Сейчас я самый горячий сторонник «кола». Благодаря ему у меня было совершенно ровное самочувствие. Утомления не чувствовалось, спать абсолютно не хотелось. В последние два часа полета обстановка была настолько напряженной, что я забыл о «кола». Перед посадкой почувствовал усталость. Но все же меня хватило на сутки. Обычно же при дальних полетах усталость наступала после 10-12 часов пребывания в воздухе.

Бряндинский во время полета не принимал «кола» и примерно через 20 часов потерял работоспособность. Тогда Саша сдался. Он попросил у меня одну таблетку, потом вторую, затем третью. Через полчаса Саша уже не чувствовал больше усталости.

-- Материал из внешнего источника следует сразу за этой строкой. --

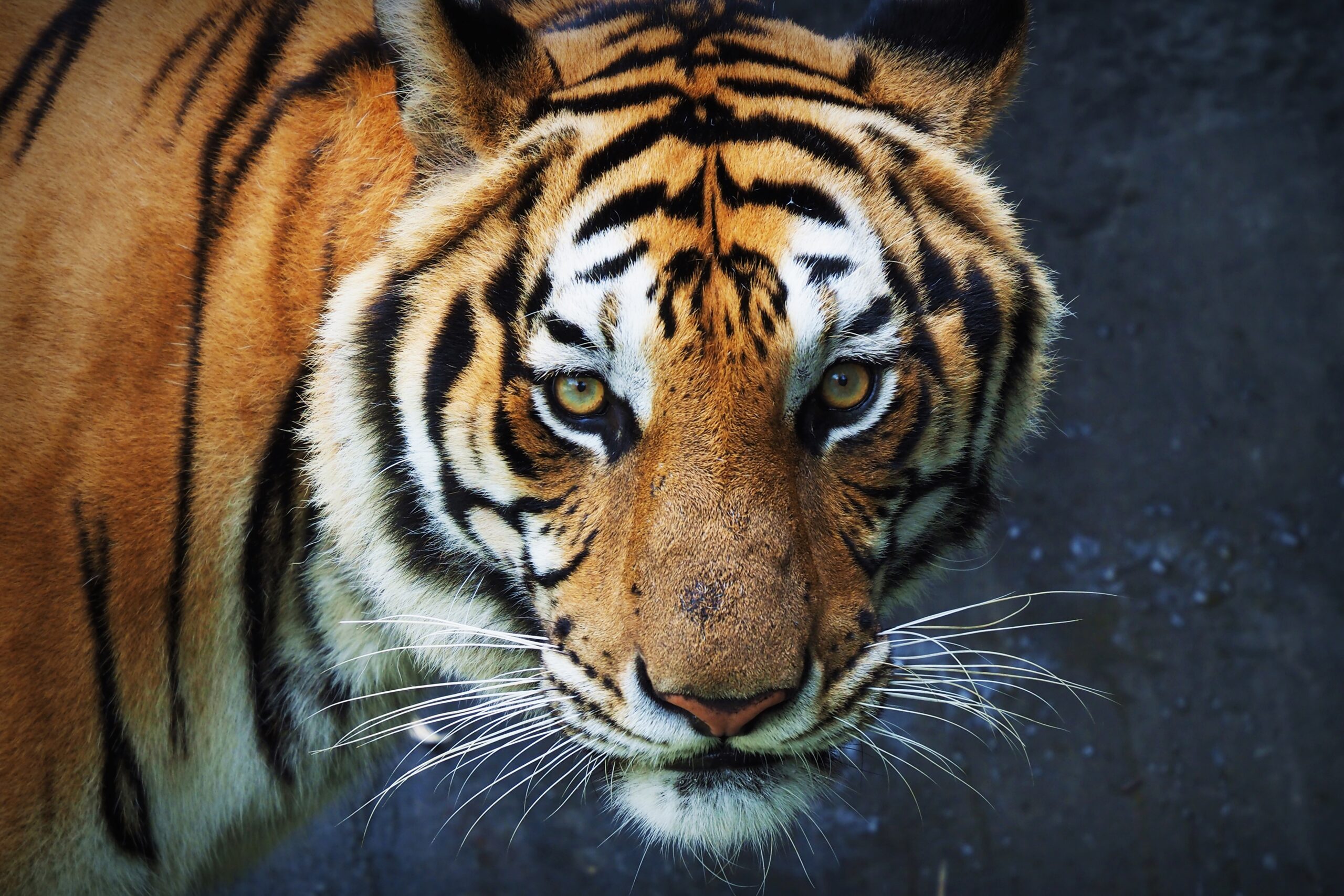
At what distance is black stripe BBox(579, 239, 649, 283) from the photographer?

После перелета мне пришлось провести в одной авиационной части большую работу по обучению молодых летчиков высотным и дальним полетам. Группе пилотов предстоял полет продолжительностью в 12 часов. Я рекомендовал им пользоваться «кола». Применение таблеток дало отличные результаты. Сейчас таблетки «кола» становятся популярными в кругах московских летчиков. Насколько мне известно, их стали применять и в военно-морском флоте, при ночной работе в больницах, родильных домах. Охотно пользуются «кола» и журналисты, которым зачастую приходится просиживать в редакции ночи напролет.

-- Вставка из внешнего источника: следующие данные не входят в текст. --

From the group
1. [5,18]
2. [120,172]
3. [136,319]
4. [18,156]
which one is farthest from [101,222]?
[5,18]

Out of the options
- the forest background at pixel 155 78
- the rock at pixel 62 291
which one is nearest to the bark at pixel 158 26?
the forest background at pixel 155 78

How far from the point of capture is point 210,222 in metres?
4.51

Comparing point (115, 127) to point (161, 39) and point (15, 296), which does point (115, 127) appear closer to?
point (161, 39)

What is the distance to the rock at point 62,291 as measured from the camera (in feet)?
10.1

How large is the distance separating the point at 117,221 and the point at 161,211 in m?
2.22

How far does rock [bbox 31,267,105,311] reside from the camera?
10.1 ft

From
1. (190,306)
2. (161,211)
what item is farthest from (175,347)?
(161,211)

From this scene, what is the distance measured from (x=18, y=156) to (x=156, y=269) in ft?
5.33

Шли часы, летели километры. Мы миновали уже бассейн Лены. В это время я получил от Бряндинского записку:

- Володя, ты уже 17 часов ведешь машину. Дай мне на полчасика. А ты выйди из самолета, погуляй, разомнись…

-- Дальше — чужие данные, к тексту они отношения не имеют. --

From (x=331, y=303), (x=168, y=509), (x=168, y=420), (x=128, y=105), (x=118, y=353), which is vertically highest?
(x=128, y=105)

В штурманской рубке находилось второе управление. Бряндинский умел пилотировать. Мне очень захотелось передать ему на несколько минут штурвал, а самому если не выйти из самолета, то действительно хоть размяться, вытянуться, немного отдохнуть. Но в это время самолет летел в облаках, пилотирование было связано с большими трудностями. Решил перетерпеть, вывести машину в чистое небо и лишь тогда уважить просьбу штурмана. Когда облачность кончилась, я разрешил Бряндинскому принять штурвал.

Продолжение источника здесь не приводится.